Page excerpt: Begin

Should I imagine those glowing areas, spinning while at the same time orbiting the core? Is that how spin, azimuthal quantum numbers and orbital angular momentum relate to each other?

It is tempting to say, "I am pretty intelligent yet I don't understand this stuff, so your explanation must be wrong" but I am willing to accept my share of dimness here if somone with better understanding can shed some light on this area.

I would much appreciate it!

Sign your comments, please. Too many questions to answer all at once. For atomic orbitals, you're looking at basically a 3-D graph of a math function, which outputs probability density of an electron being in a certain volume, and you're seeing this probability as brightness (color is for show). The math functions have been generated as solutions to the Schroedinger equation for hydrogen. Each function is something like a picture of where a pair of electrons is most likely to be in space, in an atom. Each of those areas (orbitals) is either one or two electrons, all smeared out. When electrons go from one to region another, they don't do so in an instant. They're moving at some good fraction of the speed of light which varies from something on the order of 1/130th to 2/3rds or so (the inner electron of a uranium atom is bound at 132 kev which is something like 30% of its rest mass, which works out to around .63 c). So that's the speed with which electrons "hop" from one of these regions to another. But once in a region, an electron is everywhere at once there, in that funny quantum way. No, these things don't spin as they orbit the core. The orbital spin is already taken care of, in their lobed shapes. Which turn into ring-like donuts at very, very high spin. For lower spin, you're just seeing some kind of odd wave-like hybrid of a donut and the fuzzy globular ball that means no spin. SBHarris 05:39, 8 November 2006 (UTC)

Page excerpt: End
Dataset records: Begin

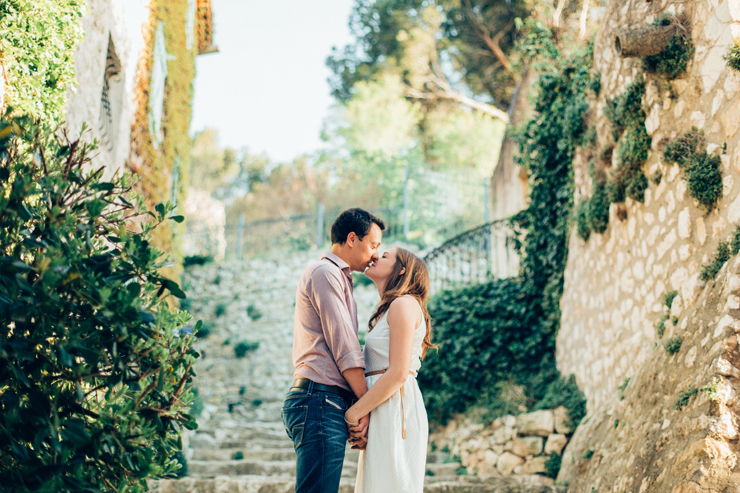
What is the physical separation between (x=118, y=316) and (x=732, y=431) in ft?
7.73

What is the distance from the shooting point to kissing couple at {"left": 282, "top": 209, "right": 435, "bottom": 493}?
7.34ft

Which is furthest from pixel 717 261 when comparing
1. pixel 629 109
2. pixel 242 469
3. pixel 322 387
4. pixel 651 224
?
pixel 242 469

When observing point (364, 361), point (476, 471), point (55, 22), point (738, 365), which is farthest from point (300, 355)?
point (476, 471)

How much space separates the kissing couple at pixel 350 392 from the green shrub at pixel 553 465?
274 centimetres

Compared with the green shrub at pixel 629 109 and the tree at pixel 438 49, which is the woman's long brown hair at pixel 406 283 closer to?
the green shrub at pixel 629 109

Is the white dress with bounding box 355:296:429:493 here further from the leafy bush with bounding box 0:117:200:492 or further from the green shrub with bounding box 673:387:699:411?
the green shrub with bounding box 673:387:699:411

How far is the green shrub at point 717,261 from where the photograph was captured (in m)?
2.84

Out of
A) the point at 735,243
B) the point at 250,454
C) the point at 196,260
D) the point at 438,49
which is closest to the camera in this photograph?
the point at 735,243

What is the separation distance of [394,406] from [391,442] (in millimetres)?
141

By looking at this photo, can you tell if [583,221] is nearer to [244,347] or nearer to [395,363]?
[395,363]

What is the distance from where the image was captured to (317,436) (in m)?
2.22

Dataset records: End

*Assigned task A*
Write out the part of the orbitals thread that opens with the words containing "Should I imagine" and closes with "much appreciate it!".
*Assigned task B*
According to the orbitals thread, the math functions behind the orbital pictures were generated as solutions to which equation?
*Assigned task C*
Carry on the orbitals thread past its last sentence.

*Exercise response A*
Should I imagine those glowing areas, spinning while at the same time orbiting the core? Is that how spin, azimuthal quantum numbers and orbital angular momentum relate to each other?

It is tempting to say, "I am pretty intelligent yet I don't understand this stuff, so your explanation must be wrong" but I am willing to accept my share of dimness here if somone with better understanding can shed some light on this area.

I would much appreciate it!

*Exercise response B*
The Schroedinger equation for hydrogen.

*Exercise response C*
My understanding is that an electron 'in principle has a vanishingly small probability of being detected anywhere. It therefore "extends" through a large region of space. However, it does not do so evenly. The coloured regions are places where the sum (intergral) of the probabilioties is greater than some number - usually 90% or so. So the probability cloud extends out beyond the bubble, but 90% is inside it. And I suppose that answers the questiuon about the tiume it takes to "move" - it is not moving from place to place at all. —Preceding unsigned comment added by 164.97.245.84 (talk) 03:56, 21 January 2008 (UTC)

From Wiktionary:

• Etymology of tomography: Greek tomos (slice) + graphia (describing)
• Etymology of atom: From Old (and modern) French atome, from Latin atomus ‘smallest particle’, from Greek ἄτομος, noun use of an adjective ‘indivisible’, from α- ‘without’ + τέμνειν ‘to cut’.

From Encarta:

• [16th century. < Latin atomus < Greek atomos "unable to be cut" < temnein "to cut"]

I teach quantum mechanics, I have published numerous papers on its interpretation in peer-reviewed academic journals, and IMHO one of the most important implications of quantum mechanics is that dividing a material object is no longer the same as cutting it, which was taken for granted ever since people began thinking about the divisibility of matter. I don't quite understand why my edit of the first paragraph was undone. Since no reason was given, I restored it. How do others feel about it? If I am given a good reason for rejecting my edit, so be it.

Note: I have to do further work on the cookie cutter paradigm, to which article I have included a link here. Please check it out after a day or so. --Ujm 03:32, 17 October 2006 (UTC)

Robert Boyle mentioned in his writings entitled Origine of Forms and Qualities in 1666 he believed there was one kind of "Catholick or Universal Matter" than existed in the form of tiny corpuscles of different sizes, shapes and motions, and these corpuscles had different properties that caused different chemical substances to have different properties. He also extended the notion these corpuscles could bind together in small clusters. I suggest to consider revising the history of the atom to include this. 71.243.188.91 02:42, 13 April 2007 (UTC)Jeff Torgalski71.243.188.91 02:42, 13 April 2007 (UTC)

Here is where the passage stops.